> _TASK ITEM_
An exact reproduction of all the entries below is required.

> _INPUT RECORDS_
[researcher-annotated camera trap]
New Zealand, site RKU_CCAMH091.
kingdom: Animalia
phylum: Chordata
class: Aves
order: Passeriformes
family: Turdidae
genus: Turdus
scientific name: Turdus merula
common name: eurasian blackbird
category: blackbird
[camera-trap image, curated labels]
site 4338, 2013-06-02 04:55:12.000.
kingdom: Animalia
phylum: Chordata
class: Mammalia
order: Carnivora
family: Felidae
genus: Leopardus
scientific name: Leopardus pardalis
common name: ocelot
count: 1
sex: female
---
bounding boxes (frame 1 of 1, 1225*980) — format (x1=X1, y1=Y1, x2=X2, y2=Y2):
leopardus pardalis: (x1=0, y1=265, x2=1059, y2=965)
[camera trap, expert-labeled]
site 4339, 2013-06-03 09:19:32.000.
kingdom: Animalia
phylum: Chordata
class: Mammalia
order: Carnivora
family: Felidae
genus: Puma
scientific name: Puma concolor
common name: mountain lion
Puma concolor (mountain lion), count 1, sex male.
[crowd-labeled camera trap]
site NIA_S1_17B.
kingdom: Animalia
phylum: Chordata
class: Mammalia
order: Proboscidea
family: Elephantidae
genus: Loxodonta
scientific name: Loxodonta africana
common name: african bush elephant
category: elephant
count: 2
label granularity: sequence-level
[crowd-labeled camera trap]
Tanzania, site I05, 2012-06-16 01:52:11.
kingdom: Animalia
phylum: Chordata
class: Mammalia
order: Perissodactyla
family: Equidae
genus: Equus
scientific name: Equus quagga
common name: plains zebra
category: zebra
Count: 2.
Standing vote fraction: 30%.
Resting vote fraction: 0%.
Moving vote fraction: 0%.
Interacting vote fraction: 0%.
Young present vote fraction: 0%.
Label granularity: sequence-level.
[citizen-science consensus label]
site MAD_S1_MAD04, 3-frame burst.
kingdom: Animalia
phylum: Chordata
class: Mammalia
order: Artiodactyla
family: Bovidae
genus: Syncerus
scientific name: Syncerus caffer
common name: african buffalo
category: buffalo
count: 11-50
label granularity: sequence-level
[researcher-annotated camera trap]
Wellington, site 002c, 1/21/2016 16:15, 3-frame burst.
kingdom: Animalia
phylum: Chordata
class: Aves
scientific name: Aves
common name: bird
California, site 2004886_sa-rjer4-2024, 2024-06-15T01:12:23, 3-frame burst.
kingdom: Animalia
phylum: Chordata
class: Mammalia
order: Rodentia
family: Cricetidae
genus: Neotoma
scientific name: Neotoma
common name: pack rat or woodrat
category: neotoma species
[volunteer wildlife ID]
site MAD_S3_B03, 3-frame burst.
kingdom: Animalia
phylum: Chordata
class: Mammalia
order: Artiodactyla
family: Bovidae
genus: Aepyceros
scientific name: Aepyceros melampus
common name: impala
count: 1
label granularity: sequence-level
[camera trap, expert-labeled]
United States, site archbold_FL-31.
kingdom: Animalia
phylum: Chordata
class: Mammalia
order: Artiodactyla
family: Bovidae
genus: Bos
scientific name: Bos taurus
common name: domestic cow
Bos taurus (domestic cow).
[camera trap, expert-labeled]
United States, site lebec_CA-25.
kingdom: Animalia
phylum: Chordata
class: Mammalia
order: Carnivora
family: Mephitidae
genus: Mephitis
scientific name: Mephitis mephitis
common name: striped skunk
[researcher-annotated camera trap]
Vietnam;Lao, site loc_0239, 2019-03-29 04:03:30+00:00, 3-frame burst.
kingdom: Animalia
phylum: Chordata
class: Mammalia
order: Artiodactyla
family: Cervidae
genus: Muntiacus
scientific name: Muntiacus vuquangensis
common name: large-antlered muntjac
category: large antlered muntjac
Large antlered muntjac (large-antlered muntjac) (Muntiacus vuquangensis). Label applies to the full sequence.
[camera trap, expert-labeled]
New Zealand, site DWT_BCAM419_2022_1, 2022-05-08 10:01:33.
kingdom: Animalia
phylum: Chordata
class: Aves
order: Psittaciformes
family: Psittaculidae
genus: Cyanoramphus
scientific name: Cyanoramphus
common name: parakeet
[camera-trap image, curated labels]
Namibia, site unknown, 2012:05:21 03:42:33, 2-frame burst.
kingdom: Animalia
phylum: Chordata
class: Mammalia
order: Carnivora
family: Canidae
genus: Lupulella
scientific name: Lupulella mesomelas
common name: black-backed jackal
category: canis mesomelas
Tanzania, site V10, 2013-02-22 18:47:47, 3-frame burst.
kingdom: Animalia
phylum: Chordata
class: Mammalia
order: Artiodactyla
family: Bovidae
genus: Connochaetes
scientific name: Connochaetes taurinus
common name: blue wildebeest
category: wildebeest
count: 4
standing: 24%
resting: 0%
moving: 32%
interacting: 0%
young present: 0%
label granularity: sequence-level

> _ANSWER TO THIS PROBLEM_
[researcher-annotated camera trap]
New Zealand, site RKU_CCAMH091.
kingdom: Animalia
phylum: Chordata
class: Aves
order: Passeriformes
family: Turdidae
genus: Turdus
scientific name: Turdus merula
common name: eurasian blackbird
category: blackbird
[camera-trap image, curated labels]
site 4338, 2013-06-02 04:55:12.000.
kingdom: Animalia
phylum: Chordata
class: Mammalia
order: Carnivora
family: Felidae
genus: Leopardus
scientific name: Leopardus pardalis
common name: ocelot
count: 1
sex: female
---
bounding boxes (frame 1 of 1, 1225*980) — format (x1=X1, y1=Y1, x2=X2, y2=Y2):
leopardus pardalis: (x1=0, y1=265, x2=1059, y2=965)
[camera trap, expert-labeled]
site 4339, 2013-06-03 09:19:32.000.
kingdom: Animalia
phylum: Chordata
class: Mammalia
order: Carnivora
family: Felidae
genus: Puma
scientific name: Puma concolor
common name: mountain lion
Puma concolor (mountain lion), count 1, sex male.
[crowd-labeled camera trap]
site NIA_S1_17B.
kingdom: Animalia
phylum: Chordata
class: Mammalia
order: Proboscidea
family: Elephantidae
genus: Loxodonta
scientific name: Loxodonta africana
common name: african bush elephant
category: elephant
count: 2
label granularity: sequence-level
[crowd-labeled camera trap]
Tanzania, site I05, 2012-06-16 01:52:11.
kingdom: Animalia
phylum: Chordata
class: Mammalia
order: Perissodactyla
family: Equidae
genus: Equus
scientific name: Equus quagga
common name: plains zebra
category: zebra
Count: 2.
Standing vote fraction: 30%.
Resting vote fraction: 0%.
Moving vote fraction: 0%.
Interacting vote fraction: 0%.
Young present vote fraction: 0%.
Label granularity: sequence-level.
[citizen-science consensus label]
site MAD_S1_MAD04, 3-frame burst.
kingdom: Animalia
phylum: Chordata
class: Mammalia
order: Artiodactyla
family: Bovidae
genus: Syncerus
scientific name: Syncerus caffer
common name: african buffalo
category: buffalo
count: 11-50
label granularity: sequence-level
[researcher-annotated camera trap]
Wellington, site 002c, 1/21/2016 16:15, 3-frame burst.
kingdom: Animalia
phylum: Chordata
class: Aves
scientific name: Aves
common name: bird
California, site 2004886_sa-rjer4-2024, 2024-06-15T01:12:23, 3-frame burst.
kingdom: Animalia
phylum: Chordata
class: Mammalia
order: Rodentia
family: Cricetidae
genus: Neotoma
scientific name: Neotoma
common name: pack rat or woodrat
category: neotoma species
[volunteer wildlife ID]
site MAD_S3_B03, 3-frame burst.
kingdom: Animalia
phylum: Chordata
class: Mammalia
order: Artiodactyla
family: Bovidae
genus: Aepyceros
scientific name: Aepyceros melampus
common name: impala
count: 1
label granularity: sequence-level
[camera trap, expert-labeled]
United States, site archbold_FL-31.
kingdom: Animalia
phylum: Chordata
class: Mammalia
order: Artiodactyla
family: Bovidae
genus: Bos
scientific name: Bos taurus
common name: domestic cow
Bos taurus (domestic cow).
[camera trap, expert-labeled]
United States, site lebec_CA-25.
kingdom: Animalia
phylum: Chordata
class: Mammalia
order: Carnivora
family: Mephitidae
genus: Mephitis
scientific name: Mephitis mephitis
common name: striped skunk
[researcher-annotated camera trap]
Vietnam;Lao, site loc_0239, 2019-03-29 04:03:30+00:00, 3-frame burst.
kingdom: Animalia
phylum: Chordata
class: Mammalia
order: Artiodactyla
family: Cervidae
genus: Muntiacus
scientific name: Muntiacus vuquangensis
common name: large-antlered muntjac
category: large antlered muntjac
Large antlered muntjac (large-antlered muntjac) (Muntiacus vuquangensis). Label applies to the full sequence.
[camera trap, expert-labeled]
New Zealand, site DWT_BCAM419_2022_1, 2022-05-08 10:01:33.
kingdom: Animalia
phylum: Chordata
class: Aves
order: Psittaciformes
family: Psittaculidae
genus: Cyanoramphus
scientific name: Cyanoramphus
common name: parakeet
[camera-trap image, curated labels]
Namibia, site unknown, 2012:05:21 03:42:33, 2-frame burst.
kingdom: Animalia
phylum: Chordata
class: Mammalia
order: Carnivora
family: Canidae
genus: Lupulella
scientific name: Lupulella mesomelas
common name: black-backed jackal
category: canis mesomelas
Tanzania, site V10, 2013-02-22 18:47:47, 3-frame burst.
kingdom: Animalia
phylum: Chordata
class: Mammalia
order: Artiodactyla
family: Bovidae
genus: Connochaetes
scientific name: Connochaetes taurinus
common name: blue wildebeest
category: wildebeest
count: 4
standing: 24%
resting: 0%
moving: 32%
interacting: 0%
young present: 0%
label granularity: sequence-level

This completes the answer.